先嗇宮

数百どころか数千あるであろう台湾の廟の中で、私が訪れたのはわずか100箇所程度に過ぎませんが、その中で一番すばらしいと思った廟はどこかと問われれば、この廟を挙げます。

先嗇宮の創建は1755年。当時新荘に建てられ名称は「五穀王廟」でした。その後2度の移転を経て現在の新北市三重区に移り、日本時代に「先嗇宮」と改称したそうです。

新北市三重区は台北と川を挟んで隣接しています。街の雰囲気は日本の北関東の農業地域といった感じ。周囲に高いビルが見えないというのは台北ではありえないことです。

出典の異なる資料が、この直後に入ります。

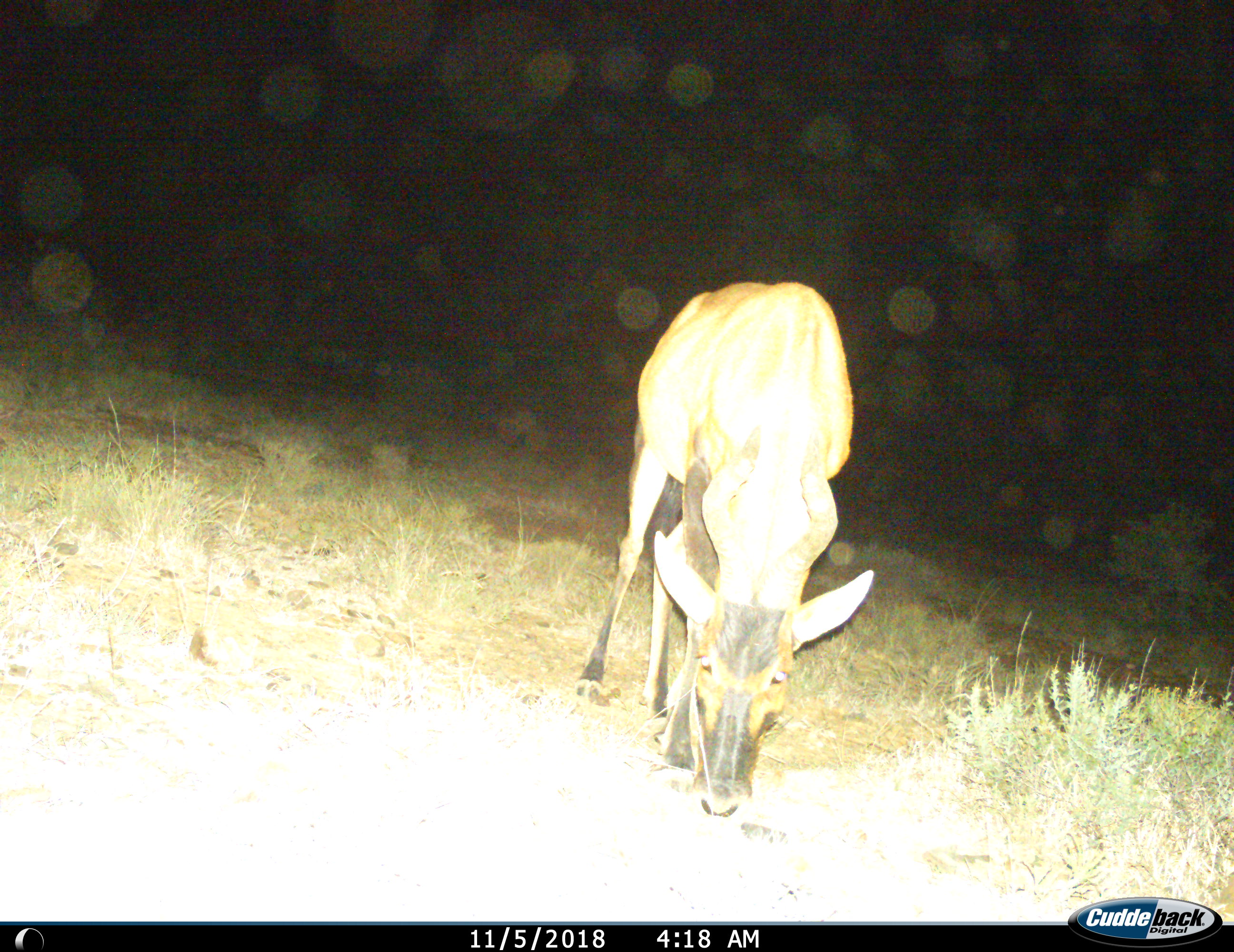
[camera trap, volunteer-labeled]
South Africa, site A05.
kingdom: Animalia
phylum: Chordata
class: Mammalia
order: Artiodactyla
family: Bovidae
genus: Alcelaphus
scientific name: Alcelaphus buselaphus caama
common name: red hartebeest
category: hartebeestred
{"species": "hartebeestred (red hartebeest) (Alcelaphus buselaphus caama)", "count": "1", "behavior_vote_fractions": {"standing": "50%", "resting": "0%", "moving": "33%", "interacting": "0%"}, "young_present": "0%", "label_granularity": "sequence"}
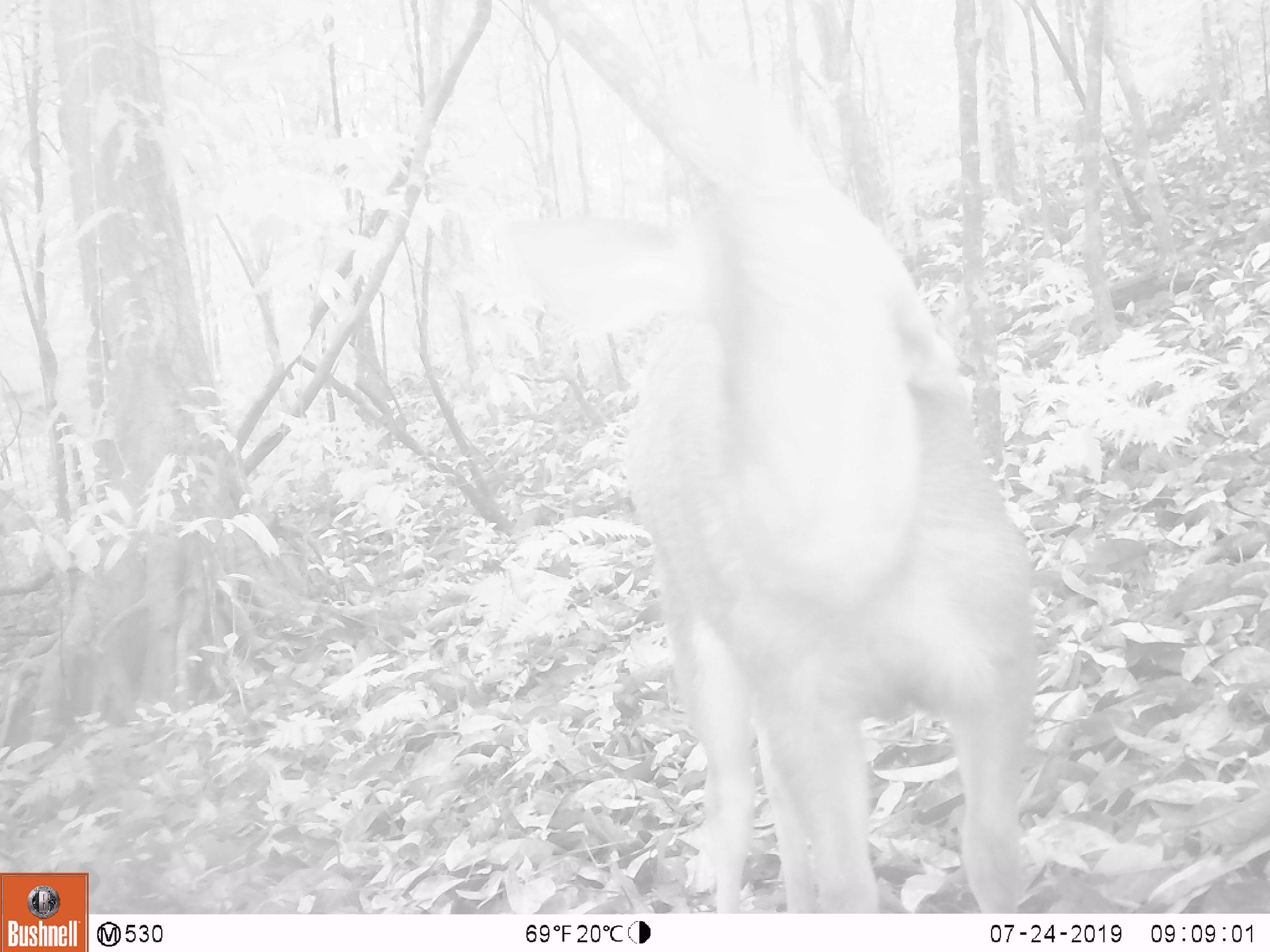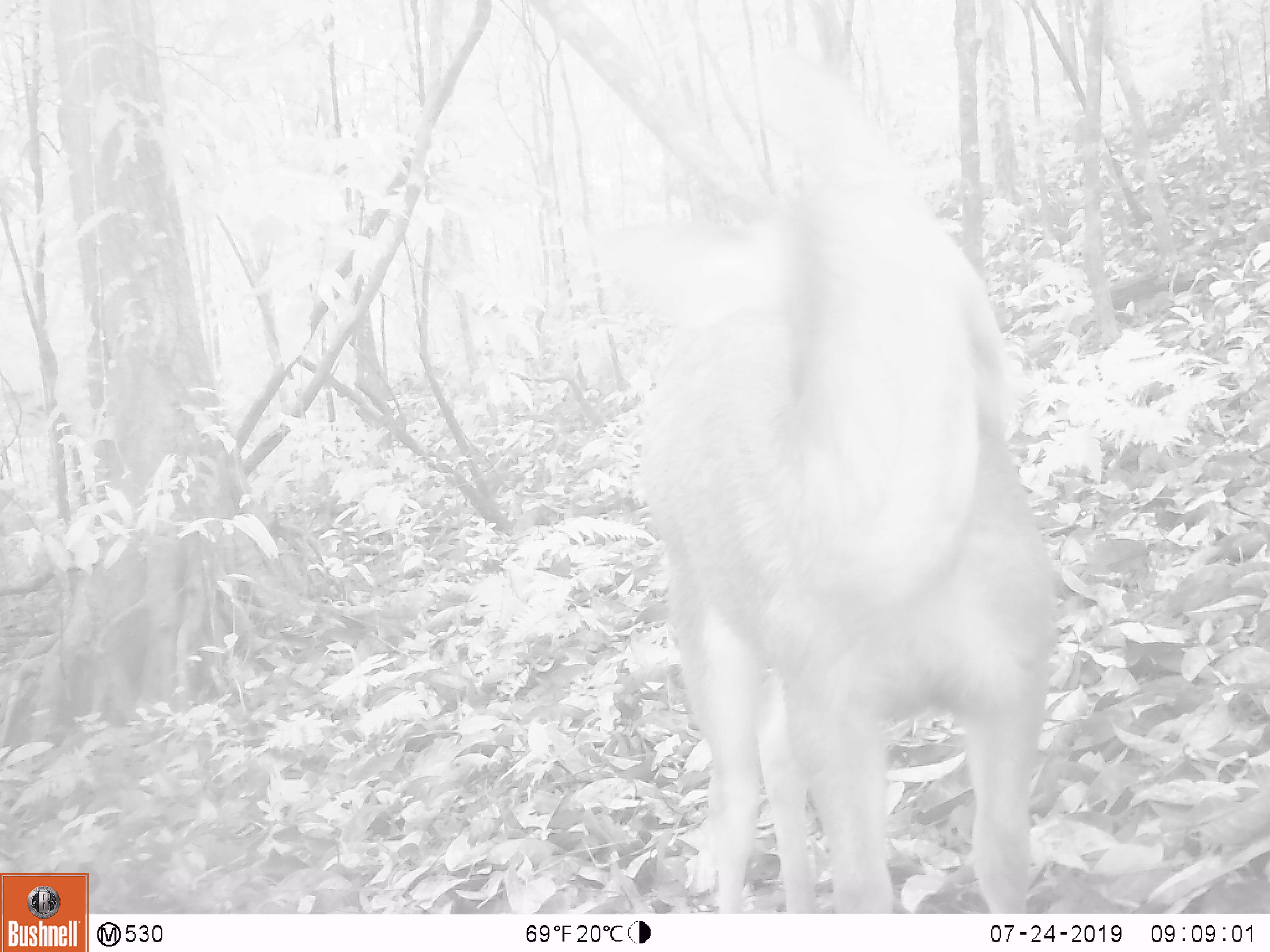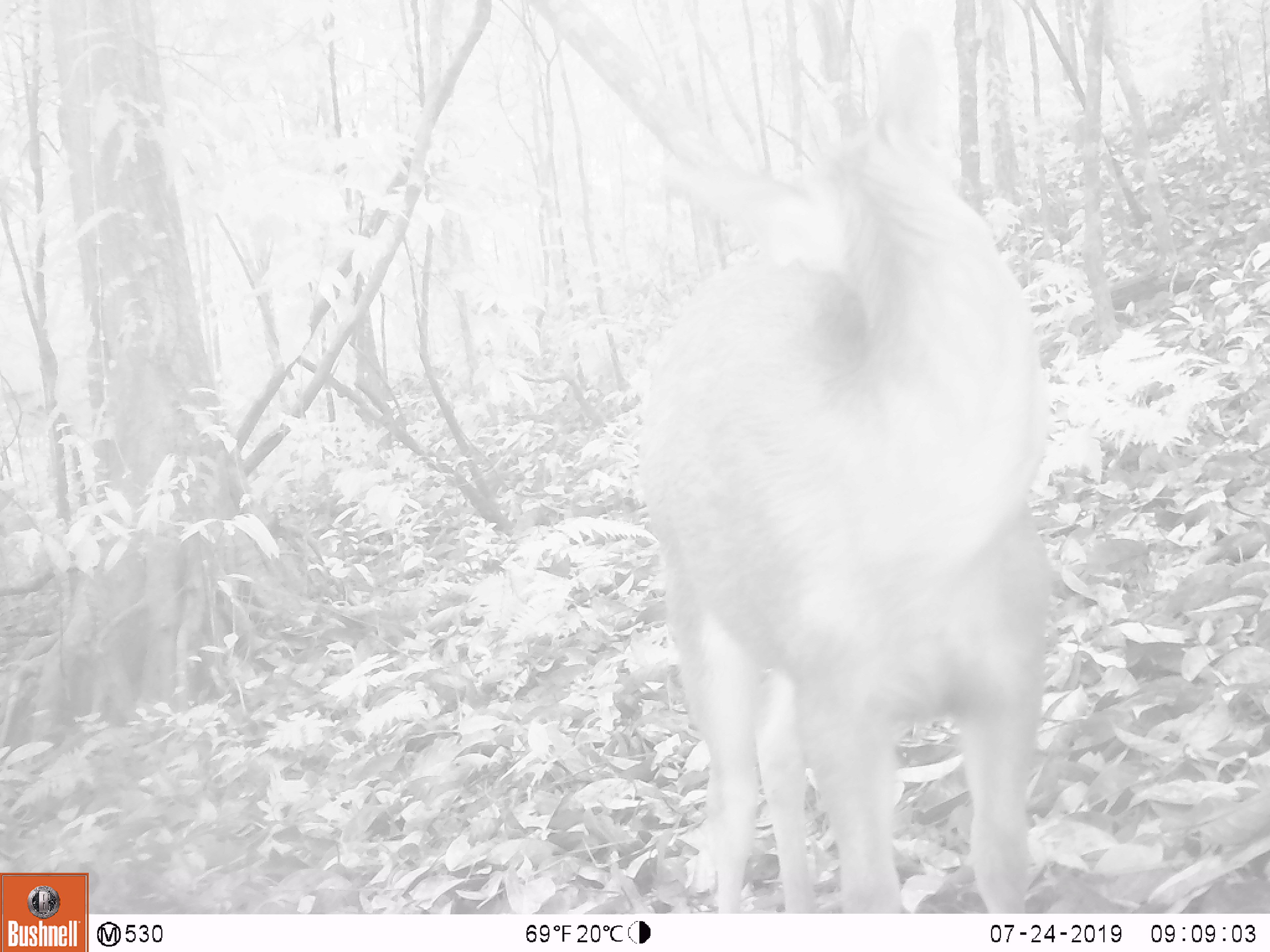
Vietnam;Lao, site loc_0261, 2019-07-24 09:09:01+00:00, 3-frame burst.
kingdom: Animalia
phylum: Chordata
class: Mammalia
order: Artiodactyla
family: Cervidae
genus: Rusa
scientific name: Rusa unicolor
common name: sambar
Sambar (Rusa unicolor). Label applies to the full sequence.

飼われているのか野良犬かはわかりませんが、安心しきった顔で寝ているのできっと優しくしてもらっているのでしょう。

元々が「五穀王廟」だったことからわかるように、主祭神は神農です。「先嗇」というのは古代の帝王が祀っていた八蜡神の一柱で、神農と同一視されています。

後殿3階の中央も神農。

神農は様々な草を食べて毒と薬を確かめたということで、医薬の神様であり、また人間に農業を伝えた農業神でもあります。

先嗇宮の後殿には、他の廟ではあまり見られない神話の神々が祀られています。まず神農の右隣は九天玄女。黄帝が蚩尤と戦った時に兵法を授けた女神です。

天地開闢の神・盤古。道教では元始天王とも呼ばれ、元始天尊と混同されることもあります。

後殿2階の中央は黄帝。黄帝が祀られている廟というと、私は他には台北の黄帝神宮しか行ったことがありません。

黄帝の右には伏羲。伏羲は先天八卦を定め、漁業や狩猟、家畜の飼育、製鉄などを発明して人間に伝えたとされる神様です。

神農や伏羲は、自分たちが持っている文化が誰か偉大な神様によってもたらされたと想像した人々によって作られた存在かもしれません。

この並びでなぜか太上老君。老子は神格化されすぎて、今では老子のほうが太上老君の化身であるような扱いをされることもあります。

後殿1階にも神農。

そしてさらに後殿前の広場にも神農と、あとは盤古と保生大帝です。はだかのおっさん二人と並べられた保生大帝がちょっと気の毒な感じです。

ゆるキャラもいました。神農が黒いのって毒をたくさん食べすぎたせいなんですが、こんなジャングル黒べえみたいなキャラにしちゃうのはどうなんでしょうか?

神農だらけの廟ですが、左右の副殿には他に道教や民間信仰の神々も祀られています。

昭和二年の奉納品。

見えにくいですが延平郡王。つまり鄭成功です。台湾では鄭成功についてはオランダ人を追い出した英雄という見方をする人もいれば、台湾を占領統治した外来政権の一つにすぎないと見る人もいます。

虎ちゃん。普通はテーブルの下に押し込められていることが多い虎ちゃんもここではテーブルの上に乗せられています。

天上聖母も九天玄女がいるところでは脇に追いやられるようです。

狛狗と犬。まあ狛狗なんて言い方するのは日本だけで、獅子なんですけど。

ちなみに夏の抜けるような青空を思わせる空ですけど1月1日です。でも暑かったのでTシャツ1枚で歩きまわってました。

これは先嗇宮駅近くのセブンイレブンのイートインスペース。元が薬屋さんだったということではなく、先嗇宮駅周辺は街ぐるみで神農の街・医薬の街であることをアピールしているようで、道路にも生薬が描かれたタイルなんかがありました。